_TEXT SHOWN_
****

KIL-Manipulation

Keypoints as an Object-Centric Interface for Imitation Learning:
Design Choices, Failure Modes, and Real-World Results

Thomas Lips¹, Marco Moletta², Michael C. Welle^2,3, Danica Kragic², Francis wyffels¹

¹AI and Robotics Lab, IDLAB-AIRO, Ghent University-imec
²Robotics, Perception and Learning Lab (RPL), EECS, KTH Royal Institute of Technology
³INCAR Robotics AB, Stockholm, Sweden

arXiv Code

Abstract ▼

RGB-based imitation learning requires many demonstrations to generalize to unseen objects or scenes, motivating research into intermediate representations to improve generalization for robotic manipulation. Visual foundation models enable one-shot extraction of keypoints to provide such representation. However, it remains unclear how to integrate them into imitation learning optimally and when they outperform alternative representations. We combine approaches from previous works on keypoint imitation learning (KIL) and investigate several design choices to provide practical guidelines. Using over 2000 real-world rollouts, we also assess the generalization capabilities of KIL to unseen objects and scene variations. KIL achieves a 75% overall success rate across five tasks, significantly outperforming the RGB baseline (47%) and performing on par with S²-Diffusion (73%). Finally, we explore the limitations of the foundation models used for keypoint extraction and extend KIL to tasks with multiple object instances. Our results confirm KIL as a data-efficient approach for robot learning, though it does not outperform alternative representations and inherits limitations of the foundation models used for keypoint extraction.

Keypoints extracted by a visual foundation model serve as an object-centric representation, enabling policies to generalize across object instances and scene variations. We compare different keypoint extraction methods and compare KIL against standard Diffusion Policy and S²-Diffusion.

We use two different robots for the experiments and test the generalization capabilities of KIL to unseen objects and scene variations.

KIL achieves 75% success across five real-world tasks, outperforming the RGB baseline but performing on par with S²-Diffusion.

Tasks & Evaluation

We evaluate KIL across five real-world manipulation tasks on two robot platforms. For each task, 50 demonstrations are collected with two training objects. Object positions are varied across the workspace; orientations are limited to ±30° around a canonical orientation. Each method is evaluated with 30 rollouts across three conditions: in-distribution, novel objects, and scene variations.

Pick a randomly placed shoe by the heel and put it on a tray at a fixed location. Success requires correct placement without moving the tray and with the shoe oriented within 90° of the tray’s y-axis.

Demonstration distribution — overlay of initial frames showing workspace coverage during data collection.

Keypoint configuration — reference image with annotated keypoints used for the policy representation.

Pick a randomly placed, upright mug by the rim and place it on a tray at a fixed position.

****

_ITEMS_
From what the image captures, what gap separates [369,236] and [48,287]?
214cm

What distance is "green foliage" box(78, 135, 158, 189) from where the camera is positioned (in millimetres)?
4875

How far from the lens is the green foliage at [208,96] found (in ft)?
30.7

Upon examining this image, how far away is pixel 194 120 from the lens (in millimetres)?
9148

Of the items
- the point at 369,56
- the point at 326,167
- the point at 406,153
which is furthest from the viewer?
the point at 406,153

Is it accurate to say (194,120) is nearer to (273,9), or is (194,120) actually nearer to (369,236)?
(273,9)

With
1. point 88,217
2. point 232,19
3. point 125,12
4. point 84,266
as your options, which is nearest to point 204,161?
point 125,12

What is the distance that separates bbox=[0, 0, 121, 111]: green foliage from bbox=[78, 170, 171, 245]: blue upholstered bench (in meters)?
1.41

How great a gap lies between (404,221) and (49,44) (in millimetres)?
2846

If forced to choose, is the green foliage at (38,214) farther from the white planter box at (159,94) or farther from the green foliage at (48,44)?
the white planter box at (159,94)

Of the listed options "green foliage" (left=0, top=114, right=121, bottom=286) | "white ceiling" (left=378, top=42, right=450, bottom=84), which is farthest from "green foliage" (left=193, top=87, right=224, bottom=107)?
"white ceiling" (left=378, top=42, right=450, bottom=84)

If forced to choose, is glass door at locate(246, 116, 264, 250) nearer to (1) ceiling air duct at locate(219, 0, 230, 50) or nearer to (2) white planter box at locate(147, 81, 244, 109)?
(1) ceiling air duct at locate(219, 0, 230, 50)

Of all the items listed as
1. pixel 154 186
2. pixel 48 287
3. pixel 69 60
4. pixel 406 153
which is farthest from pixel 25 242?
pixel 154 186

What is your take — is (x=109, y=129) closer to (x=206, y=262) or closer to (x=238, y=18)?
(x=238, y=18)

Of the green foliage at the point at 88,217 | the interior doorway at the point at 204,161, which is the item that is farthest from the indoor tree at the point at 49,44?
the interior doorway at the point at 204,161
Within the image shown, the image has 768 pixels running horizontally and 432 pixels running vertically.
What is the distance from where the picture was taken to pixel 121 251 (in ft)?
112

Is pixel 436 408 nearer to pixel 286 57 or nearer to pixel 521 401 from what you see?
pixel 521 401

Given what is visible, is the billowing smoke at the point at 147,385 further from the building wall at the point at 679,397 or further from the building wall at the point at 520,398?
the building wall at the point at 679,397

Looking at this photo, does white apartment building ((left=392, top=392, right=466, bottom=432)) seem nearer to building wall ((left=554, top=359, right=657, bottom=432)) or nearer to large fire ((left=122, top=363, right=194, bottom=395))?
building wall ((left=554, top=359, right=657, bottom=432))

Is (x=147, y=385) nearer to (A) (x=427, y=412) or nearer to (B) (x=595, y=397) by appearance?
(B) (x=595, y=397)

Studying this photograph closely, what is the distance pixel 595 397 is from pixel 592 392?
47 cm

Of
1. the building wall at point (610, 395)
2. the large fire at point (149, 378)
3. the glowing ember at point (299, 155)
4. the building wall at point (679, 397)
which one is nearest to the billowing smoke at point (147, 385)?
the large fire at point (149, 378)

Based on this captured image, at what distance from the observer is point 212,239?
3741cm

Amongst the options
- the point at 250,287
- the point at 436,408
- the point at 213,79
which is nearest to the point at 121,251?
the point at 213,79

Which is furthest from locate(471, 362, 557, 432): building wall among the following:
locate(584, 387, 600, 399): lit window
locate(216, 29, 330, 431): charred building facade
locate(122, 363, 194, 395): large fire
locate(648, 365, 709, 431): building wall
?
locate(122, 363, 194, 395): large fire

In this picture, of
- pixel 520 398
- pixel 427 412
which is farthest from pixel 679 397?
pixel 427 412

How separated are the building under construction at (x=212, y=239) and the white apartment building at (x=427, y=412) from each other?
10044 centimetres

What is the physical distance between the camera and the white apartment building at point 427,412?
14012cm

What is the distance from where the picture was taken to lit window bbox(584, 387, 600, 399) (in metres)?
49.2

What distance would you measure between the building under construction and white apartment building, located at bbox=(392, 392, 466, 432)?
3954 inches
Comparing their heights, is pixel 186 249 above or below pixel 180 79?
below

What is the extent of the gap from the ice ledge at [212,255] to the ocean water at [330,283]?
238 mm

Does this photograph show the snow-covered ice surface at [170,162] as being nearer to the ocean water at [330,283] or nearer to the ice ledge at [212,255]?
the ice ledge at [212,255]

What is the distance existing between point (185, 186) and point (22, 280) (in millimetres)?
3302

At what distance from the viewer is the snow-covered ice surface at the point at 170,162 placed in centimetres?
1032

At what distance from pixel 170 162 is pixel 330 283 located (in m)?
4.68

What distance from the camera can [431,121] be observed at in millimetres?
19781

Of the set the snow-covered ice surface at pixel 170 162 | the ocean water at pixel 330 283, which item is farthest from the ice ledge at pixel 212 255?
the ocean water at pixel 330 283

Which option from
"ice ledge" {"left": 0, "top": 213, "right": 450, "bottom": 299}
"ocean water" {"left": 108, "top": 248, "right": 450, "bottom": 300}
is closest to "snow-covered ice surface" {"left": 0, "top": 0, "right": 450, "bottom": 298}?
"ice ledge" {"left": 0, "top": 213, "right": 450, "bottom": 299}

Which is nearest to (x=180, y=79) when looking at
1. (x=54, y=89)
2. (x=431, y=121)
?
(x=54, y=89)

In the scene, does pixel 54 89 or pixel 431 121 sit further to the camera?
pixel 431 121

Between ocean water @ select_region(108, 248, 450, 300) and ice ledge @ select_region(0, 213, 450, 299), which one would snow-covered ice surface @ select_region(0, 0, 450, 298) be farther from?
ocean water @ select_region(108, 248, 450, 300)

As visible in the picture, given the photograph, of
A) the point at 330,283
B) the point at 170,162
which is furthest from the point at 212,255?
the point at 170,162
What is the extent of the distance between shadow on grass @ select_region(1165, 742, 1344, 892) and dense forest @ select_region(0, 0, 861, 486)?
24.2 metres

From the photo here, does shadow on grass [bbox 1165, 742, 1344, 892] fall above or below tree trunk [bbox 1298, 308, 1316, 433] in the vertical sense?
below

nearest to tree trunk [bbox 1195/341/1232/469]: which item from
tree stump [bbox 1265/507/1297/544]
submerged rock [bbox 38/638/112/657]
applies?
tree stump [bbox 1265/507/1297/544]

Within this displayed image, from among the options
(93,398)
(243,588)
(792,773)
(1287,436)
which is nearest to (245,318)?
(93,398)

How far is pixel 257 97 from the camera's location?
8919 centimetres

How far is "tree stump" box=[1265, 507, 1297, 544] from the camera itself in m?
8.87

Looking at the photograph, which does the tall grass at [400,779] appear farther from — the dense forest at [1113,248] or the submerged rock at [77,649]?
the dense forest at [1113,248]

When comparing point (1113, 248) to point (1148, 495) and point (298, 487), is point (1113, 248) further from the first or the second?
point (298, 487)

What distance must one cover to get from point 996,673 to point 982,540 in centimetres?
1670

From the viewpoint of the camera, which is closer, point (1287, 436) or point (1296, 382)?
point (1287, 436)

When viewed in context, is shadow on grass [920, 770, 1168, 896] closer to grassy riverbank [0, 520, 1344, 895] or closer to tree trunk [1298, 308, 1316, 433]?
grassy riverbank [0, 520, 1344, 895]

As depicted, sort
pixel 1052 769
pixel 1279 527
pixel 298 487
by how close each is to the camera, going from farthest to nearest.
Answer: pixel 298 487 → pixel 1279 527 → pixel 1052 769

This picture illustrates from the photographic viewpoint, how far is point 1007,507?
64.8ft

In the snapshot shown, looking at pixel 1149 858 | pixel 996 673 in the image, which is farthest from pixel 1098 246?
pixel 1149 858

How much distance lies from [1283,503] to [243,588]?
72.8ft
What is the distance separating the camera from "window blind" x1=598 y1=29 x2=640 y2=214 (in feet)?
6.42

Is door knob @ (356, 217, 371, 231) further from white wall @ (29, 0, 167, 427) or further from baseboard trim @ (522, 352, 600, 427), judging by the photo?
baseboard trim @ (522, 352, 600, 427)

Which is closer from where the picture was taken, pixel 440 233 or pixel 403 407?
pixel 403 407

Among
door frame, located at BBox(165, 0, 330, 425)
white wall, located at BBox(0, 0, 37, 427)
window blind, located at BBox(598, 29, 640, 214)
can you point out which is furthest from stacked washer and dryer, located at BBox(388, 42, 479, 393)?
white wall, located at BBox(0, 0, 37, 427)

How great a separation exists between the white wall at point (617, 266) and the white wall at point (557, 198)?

****

_TASK REQUIREMENTS_
Reproduce the keypoint imitation learning page from "Tasks & Evaluation" to "the tray’s y-axis." word for word. The records come from a source other than the keypoint imitation learning page.

_SOLUTION TO THE PROBLEM_
Tasks & Evaluation

We evaluate KIL across five real-world manipulation tasks on two robot platforms. For each task, 50 demonstrations are collected with two training objects. Object positions are varied across the workspace; orientations are limited to ±30° around a canonical orientation. Each method is evaluated with 30 rollouts across three conditions: in-distribution, novel objects, and scene variations.

Pick a randomly placed shoe by the heel and put it on a tray at a fixed location. Success requires correct placement without moving the tray and with the shoe oriented within 90° of the tray’s y-axis.